In the nearby graveyard, lost in the service of King, Empire and God, a jumble of Boer War soldiers, missionaries, long-suffering wives and dead infants, some of whom lived only briefly.  Birth, death, the succumbing of spirit and heart – all this happened here, including the birth of Howard Unwin Moffat, Southern Rhodesia’s second premier (whose government passed the 1930 Land Apportionment Act, which in a nutshell was one of the ultimate causes of Zimbabwe’s turmoil of the last decade) and the falling-in-love of that other famous missionary and explorer, Livingstone.  In the aftermath of a lion attack, and no doubt some realisations about the fragility of the human condition, Livingstone succumbed to the care and affections of the eldest Moffat daughter, who actually survived the Kalahari to adulthood.  She was called Mary, like her mother.  Not that she had much competition, nor he many options. He proposed to her in the garden now dedicated to Mary senior, ‘and other missionary wives’.

To the Kuruman mission came the printing press that marked the start of a momentous sea change - the spread of Christianity across the sub-continent in a short century or so, which both facilitated and resisted the expansion of Empire.  In the 1850s, Moffat translated and printed a thousand copies of the Old Testament, the very first time this had been done in an African language, seTswana. Half a ton in weight, and transported painstakingly by oxwagon hundreds of kilometres from Algoa Bay on the Namibian Atlantic coast, it sits dull yet resolute in one of the schoolroom buildings, the disruptive Internet of its time.

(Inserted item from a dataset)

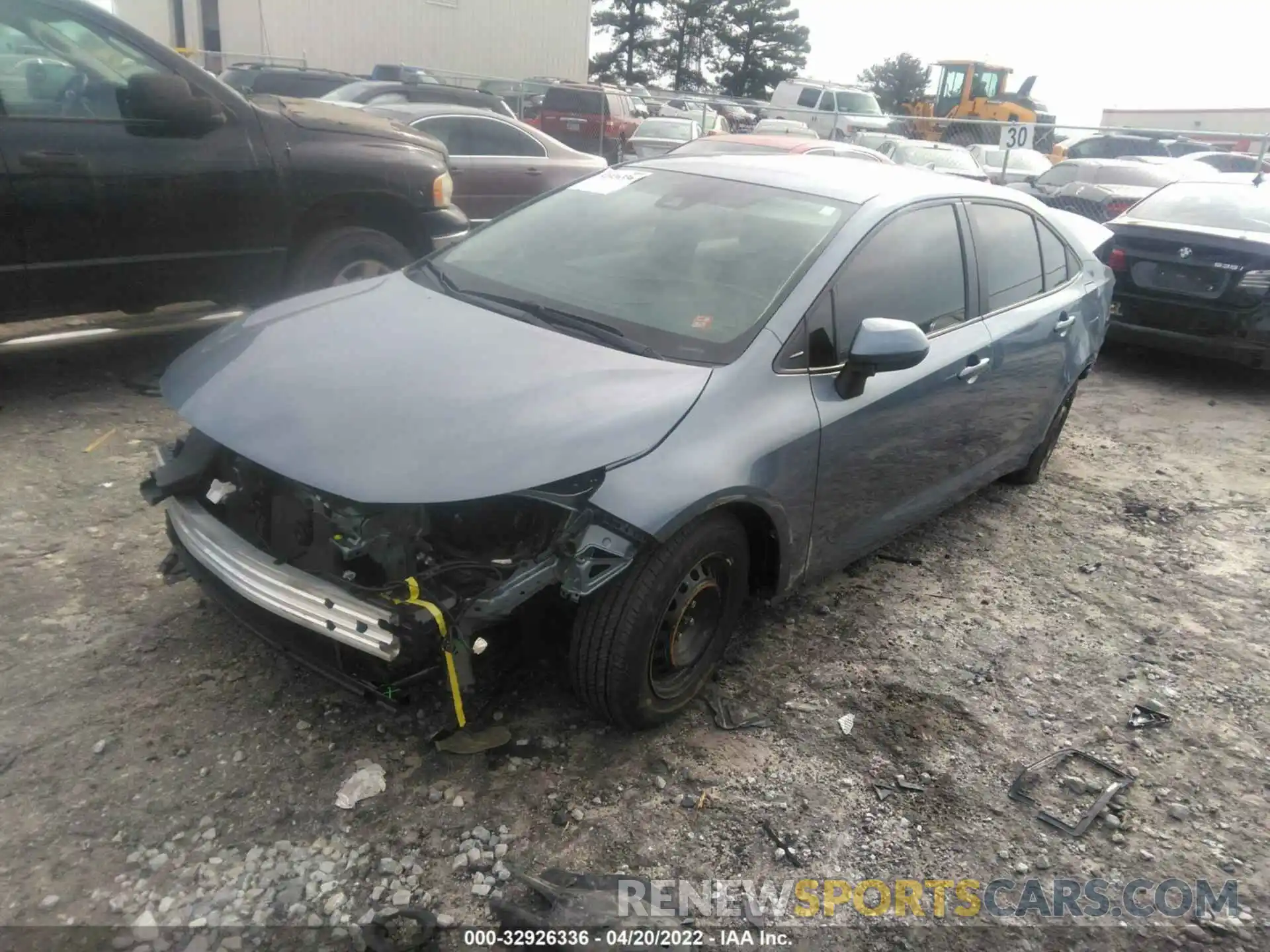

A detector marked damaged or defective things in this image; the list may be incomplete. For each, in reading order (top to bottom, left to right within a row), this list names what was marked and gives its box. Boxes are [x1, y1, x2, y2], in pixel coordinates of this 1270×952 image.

damaged headlight area [142, 428, 645, 711]
damaged blue-gray sedan [142, 157, 1112, 731]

Reads one of the placards: “It continued to produce Spelling Books and Hymn Books but its chief glory was the Bible, home-made from the start, created out of a language which had no [written] grammar or dictionary, and printed and published on the veld” 

From Kuruman we drove through some of the most extensive manganese and iron ore mining sites in the world to Upington.  From there, along the Gariep (Orange) River valley, where we wound through canal-fed vineyards (yes, vineyards!) and Afrikaner farm stores filled with dried fruit, nuts, tea, rusks. Kakamas was originally a colony for poor white farmers in the aftermath of drought and rinderpest in the 1890s, founded and regulated by the Dutch Reformed Church.  They were only granted property rights in the 1960s.  Here and there are dirt side roads simply signposted with an arrow saying ‘Namibia’.

The Augrabies National Park is a stunning landscape of melting coffee-icecream rock with an almighty surge of water cutting through it, carving a canyon of substantial proportions.  The powerful Augrabies waterfall plunges into a pool that is 120 metres deep.  All around, the lilacs and khakis are reminiscent of Namibia, which is but a hop skip and jump away.  One needs several days to explore, so I hope to return.   More soon on the rest of the trip.